Judge of the European Court of Justice
- In office 2000–2006

Personal details
- Born: 29 August 1948 (age 78) Oer-Erkenschwick, Germany
- Education: LMU Munich
- Occupation: Judge, legal scholar
- Known for: First female German judge at the ECJ

= Ninon Colneric =

German judge

Ninon Colneric (b. 29 August 1948, Oer-Erkenschwick) is the first female German judge at the European Court of Justice (2000-2006). Before joining the ECJ, she served as President of the Landesarbeitsgericht Schleswig-Holstein and worked extensively on European and international labour-law reform projects.

==Education==

Colneric graduated from the Municipal Modern Language Girls' Grammar School in Datteln in 1967. In 1967/1968, she studied German language and literature and philosophy at the University of Tübingen with the aim of becoming a teacher.

In 1972, she passed her first state law examination at LMU Munich with a grade of "good".

In 1973 and 1974, she conducted research for her dissertation in Great Britain and was a visiting scholar at the London School of Economics.

From March 1974, she completed her legal clerkship in Bavaria and was a research assistant at the Institute for European and International Economic Law at LMU Munich in 1974/1975. In 1976, she passed her second state law examination in Munich, receiving a grade of "fully satisfactory".

She studied legal science in Tübingen, Munich and Geneva. In 1977, she received her doctorate with summa cum laude honours. In 1978, she was awarded the Faculty Prize by LMU Munich for her dissertation.

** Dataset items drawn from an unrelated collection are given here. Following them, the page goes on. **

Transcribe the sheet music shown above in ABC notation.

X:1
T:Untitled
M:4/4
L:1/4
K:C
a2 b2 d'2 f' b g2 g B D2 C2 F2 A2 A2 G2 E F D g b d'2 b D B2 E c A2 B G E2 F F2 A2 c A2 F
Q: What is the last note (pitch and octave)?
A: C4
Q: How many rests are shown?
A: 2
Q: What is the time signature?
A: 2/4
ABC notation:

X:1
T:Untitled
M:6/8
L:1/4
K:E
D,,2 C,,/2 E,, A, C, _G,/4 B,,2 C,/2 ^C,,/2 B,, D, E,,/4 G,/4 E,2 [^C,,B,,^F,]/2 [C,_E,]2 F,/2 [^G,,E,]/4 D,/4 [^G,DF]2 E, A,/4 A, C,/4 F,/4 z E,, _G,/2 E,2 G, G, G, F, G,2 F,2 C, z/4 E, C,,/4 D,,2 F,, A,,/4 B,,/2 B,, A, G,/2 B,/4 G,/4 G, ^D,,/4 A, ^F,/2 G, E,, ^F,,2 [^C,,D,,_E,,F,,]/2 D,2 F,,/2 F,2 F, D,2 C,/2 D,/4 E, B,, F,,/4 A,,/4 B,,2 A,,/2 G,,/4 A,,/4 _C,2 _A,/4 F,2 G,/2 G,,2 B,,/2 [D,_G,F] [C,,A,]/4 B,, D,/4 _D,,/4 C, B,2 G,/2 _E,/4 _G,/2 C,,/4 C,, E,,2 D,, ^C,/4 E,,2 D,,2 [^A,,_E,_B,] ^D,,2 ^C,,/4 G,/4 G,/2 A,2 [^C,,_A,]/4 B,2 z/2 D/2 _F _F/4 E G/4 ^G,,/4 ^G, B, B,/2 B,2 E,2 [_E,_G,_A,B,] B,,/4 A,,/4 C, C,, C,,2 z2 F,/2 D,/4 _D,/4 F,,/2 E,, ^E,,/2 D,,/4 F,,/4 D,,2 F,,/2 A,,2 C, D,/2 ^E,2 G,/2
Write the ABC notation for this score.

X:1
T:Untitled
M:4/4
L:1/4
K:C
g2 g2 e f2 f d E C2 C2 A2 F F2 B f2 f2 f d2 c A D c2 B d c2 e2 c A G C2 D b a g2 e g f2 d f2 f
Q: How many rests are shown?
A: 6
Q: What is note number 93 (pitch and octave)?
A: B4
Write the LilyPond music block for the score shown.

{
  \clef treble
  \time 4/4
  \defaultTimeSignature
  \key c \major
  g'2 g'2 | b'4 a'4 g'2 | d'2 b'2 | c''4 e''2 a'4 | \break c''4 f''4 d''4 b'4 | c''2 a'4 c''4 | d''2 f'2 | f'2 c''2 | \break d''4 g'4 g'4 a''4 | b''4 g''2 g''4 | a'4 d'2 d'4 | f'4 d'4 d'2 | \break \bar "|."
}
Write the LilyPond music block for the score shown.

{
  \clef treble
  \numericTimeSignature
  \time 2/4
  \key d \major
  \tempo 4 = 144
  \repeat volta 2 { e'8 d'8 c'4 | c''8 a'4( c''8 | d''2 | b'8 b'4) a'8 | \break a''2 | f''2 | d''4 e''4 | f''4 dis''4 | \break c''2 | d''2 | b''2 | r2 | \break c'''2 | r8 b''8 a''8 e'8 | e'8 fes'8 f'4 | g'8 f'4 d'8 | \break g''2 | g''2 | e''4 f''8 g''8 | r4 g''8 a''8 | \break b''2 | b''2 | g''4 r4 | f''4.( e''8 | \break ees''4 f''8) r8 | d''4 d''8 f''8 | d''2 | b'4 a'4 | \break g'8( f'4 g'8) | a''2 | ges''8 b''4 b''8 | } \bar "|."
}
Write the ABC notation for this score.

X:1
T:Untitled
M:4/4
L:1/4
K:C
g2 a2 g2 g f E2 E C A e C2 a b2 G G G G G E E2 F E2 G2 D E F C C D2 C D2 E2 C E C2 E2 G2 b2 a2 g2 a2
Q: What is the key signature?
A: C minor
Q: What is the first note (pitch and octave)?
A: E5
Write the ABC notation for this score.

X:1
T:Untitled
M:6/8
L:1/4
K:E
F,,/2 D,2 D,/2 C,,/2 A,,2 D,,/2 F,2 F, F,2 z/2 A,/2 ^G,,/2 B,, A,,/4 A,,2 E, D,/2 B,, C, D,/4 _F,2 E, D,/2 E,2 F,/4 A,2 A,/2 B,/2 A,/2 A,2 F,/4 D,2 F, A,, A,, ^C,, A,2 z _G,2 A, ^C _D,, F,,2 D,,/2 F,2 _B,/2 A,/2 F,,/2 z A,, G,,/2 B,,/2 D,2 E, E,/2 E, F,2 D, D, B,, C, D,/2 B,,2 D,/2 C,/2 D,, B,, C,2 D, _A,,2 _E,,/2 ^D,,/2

As a student and doctoral candidate, Colneric received funding from the German Academic Scholarship Foundation.

She was authorised, by the University of Bremen, to teach labour law, sociology of law and social law.

== Career ==

She was professor ad interim at the faculty of law of the universities of Frankfurt, and Bremen. She was a judge at the Labour Court (Arbeitsgericht) Oldenburg (1986-1989). She was president of the Landesarbeitsgericht Schleswig-Holstein (1989-2000). She collaborated, as an expert, on the European Expertise Service (European Union) project for the reform of the labour law of Kirghizstan (1994 to 1995). She was an honorary Professor at the University of Bremen in labour law, specifically in European labour law.

From 2000 until 2006 she was the first female German judge at the European Court of Justice. From 2008 until 2011 she became Co-Dean at the China-EU School of Law, a cooperative project between a consortium of European universities and the China University of Political Science and Law.

Since 2018 she is member of the Whistleblower-Netzwerk e.V., and since 2020 a member of the advisory board of the Institute for Secular Law.